ARTICLE |
+--
Everything You Need to Know About Peanuts

Peanuts

Peanuts

Pindars, groundnuts, goober peas—whatever you call them, they’re America’s favorite nut, the peanut. Peanuts, however, are not actually nuts, according to Randy Griggs, executive director of the Alabama Peanut Producers Association. They’re legumes—edible seeds enclosed in a pod, like beans and peas. In the plant world, they are also unusual because they flower above ground but develop fruit below ground. (We’ll explain more about that oddity later.)

Native to Brazil, peanuts were brought to the American South from Africa, just like okra and many other Southern favorites. In fact, the nickname “goobers” is most likely from the African word “nguba.” Today Alabama, Georgia, and Florida together produce more than 60 percent of the peanuts grown in the United States.
+--
DATASET EXTRACT |

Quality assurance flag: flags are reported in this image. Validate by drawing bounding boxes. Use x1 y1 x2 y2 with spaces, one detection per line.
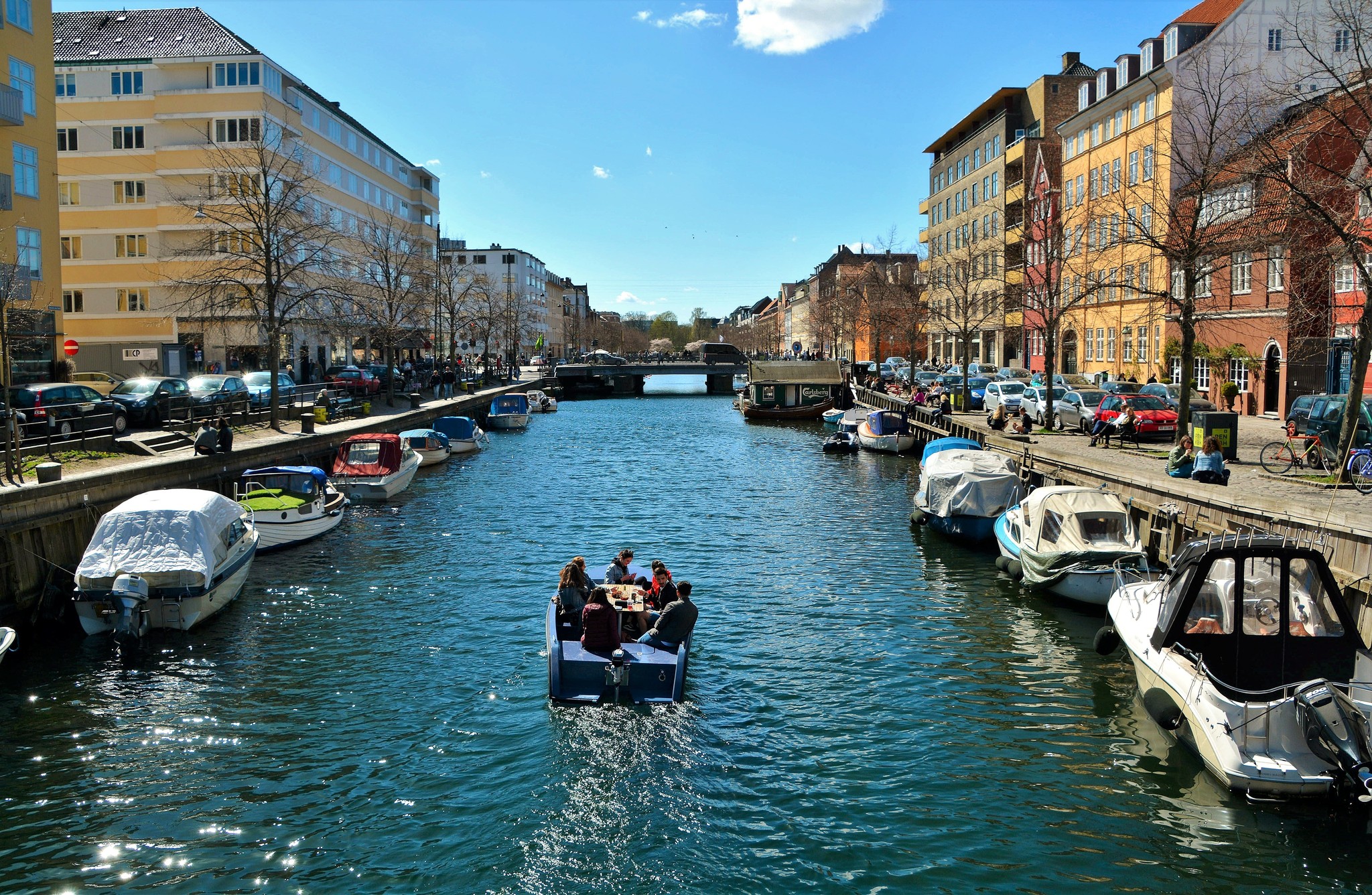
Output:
+--
TASKS FOR THIS EXERCISE |
- A) Decide whether each statement agrees with the peanut article, answering yes or no and quoting the words from the article that settle it: (i) Peanuts are legumes rather than true nuts. (ii) Peanuts are native to Africa. (iii) Alabama, Georgia, and Florida together grow more than half of the peanuts produced in the United States.
- B) Write the next part of the article on peanuts, starting after its final sentence.
The lines have nothing to do with the peanut article.

SOLVED PROBLEMS |
- A)
(i) Yes: "They’re legumes—edible seeds enclosed in a pod, like beans and peas."
(ii) No: "Native to Brazil, peanuts were brought to the American South from Africa"
(iii) Yes: "Today Alabama, Georgia, and Florida together produce more than 60 percent of the peanuts grown in the United States."

- B)
The little corner of the world where the three states meet is known as the Wiregrass Region. It was named for a tough, wiry grass that covered the plains along the Chattahoochee River when the first Spanish explorers arrived. Wiregrass is hard to find these days, unless it’s a small patch incorporated into the landscape of a local business out of civic pride. Long ago, farmers discovered that the sandy soil is good for growing other things—like cotton and peanuts.

Cotton was once king in this part of the country—that is, until the Mexican boll weevil wreaked havoc on the crop in the early 1900s. Any Alabama schoolchild can tell you how Dr. George Washington Carver, an African-American scientist at what is now Tuskegee University, convinced Wiregrass farmers to plant peanuts as an alternative to cotton; and the rest is history. Today the area boasts several monuments to the peanut (and even one to the boll weevil in nearby Enterprise).

About the peanut plant’s unusual flowers: Once the petals wither and fall to the ground, only the stigma remains. Each stigma turns toward the ground and pegs, or burrows, into the soil where the peanut pods form underground. The light, sandy soil is easy for the plants to penetrate, but it doesn’t retain water well. “We say we’re always three days away from a drought,” explains Randy Griggs.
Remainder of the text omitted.